N'arrive-t-il pas le moment où soudain il n'y a plus de passé, ni les regrets et la nostalgie qui vont avec, ni l'avenir et l'angoisse, mais ce moment où l'on devient capable de se persuader qu'on a fait ce que l'on avait à faire, que le temps est vaincu, comme les souvenirs, comme la peur. Alors on s'assied à coté... comment dire à coté des dieux peut-être. Pour la paix.
Enchaînement de vies différentes au point qu'on a parfois du mal à les relier, à se reconnaître dans certaines, continuité aussi, et croisements...et au final, le sentiment que tout ça, même (et surtout ?) les déglingues nous a construit.
Comme tu dis c'est assez banal, mais il faut quand même du temps pour encastrer toutes les pièces du puzzle. Du temps aussi pour ne pas rejeter certaines pièces qu'on trouve moches tant qu'on ne s'est pas rendu compte de leur utilité dans la construction de la bête.
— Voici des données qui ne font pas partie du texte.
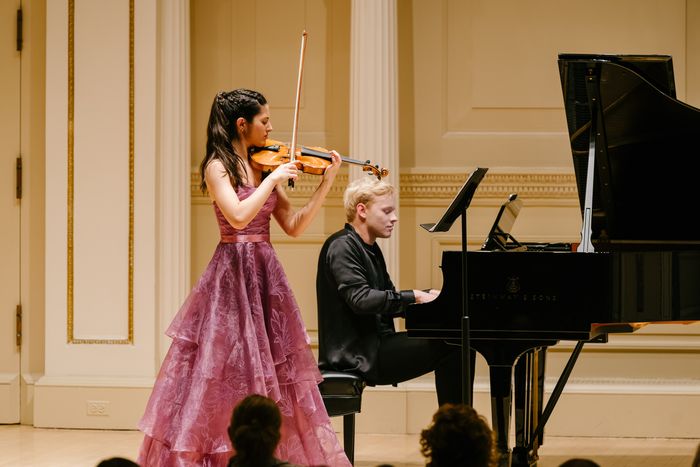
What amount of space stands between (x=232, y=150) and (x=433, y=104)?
2.12 meters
Je suis comme toi, je ne trouve pas tout ça triste. Ni fadasse. Ni creux. Aucun regret.
Olivier: c'est de la frisée!
Erin: suis prêt à te fournir un mot d'excuse!
Didier: je n'en suis sans doute pas encore à ce stade.
La Plume: accepter aussi que tout cela est soi, même si on a parfois du mal à y croire.
Eh bien en ce qui me concerne, je ne vois les choses tout à fait de la même manière, sans doute parce que j'ai eu pour l'instant une certaine chance dans la vie (pas trop de ruptures) et sans doute également le privilège de mes 40 ans pas encore passés. Plutôt que des vies, je parlerais de phases.
Ce que tu dis là n'est pas entièrement nouveau, mais remet en prespective certains éléments qui s'enchainent désormais de façon bien mécanique, logique, alors que cela ne devait très certainement pas être aussi évident quand tu vivais ces vies en question et quand tu basculais de l'une à l'autre. Je peux me tromper, mais il me semble que tu n'aurais pas écrit cette note quand j'ai commencé à te lire il y a deux ans et demi environ.
Pas triste, dis-tu... Mais moi je ressens quand même une certaine amertume, heureusement contrebalancée par l'optimisme final que je retiens et qui me fait plaisir pour toi.
Cornus: j'ai même failli ne pas la publier.
On a toujours l'impression que ces vies que l'on vit, ces "phases" comme dit Cornus, sont cacophoniques, ou discordantes. ou différentes. On a l'impression, à les observer les unes après les autres, dans sa tête, d'une "salade". Mais il suffit de savoir l'accomoder, la salade en question. Et pourquoi ne pas parler d'un kaléidoscope ? Ce serait plus joli, moins péjoratif, et ça correspondrait mieux à ce que tu nous livres de toi, jour après jour.
C'est assez bizarre, mais je suis (encore) à contre courant. Malgré mon évolution et la constatation fréquente et parfois étonnée de celle ci, je vois plus le fil que les phases dans ma vie, les constantes que les décrochages. Et si j'ose dire, même dans la revue que tu nous donnes ici, et dans laquelle je découvre bien des détails qui m'avaient échappés, je ressens plus d'harmonie que de dissonances.
Lancelot: disons que kaléidoscope était peut-être un peu trop "ludique" pour mon état d'esprit du moment.
Karagar: tu n'as pas tort, mais, comme je le dis au début, le fil est torsadé.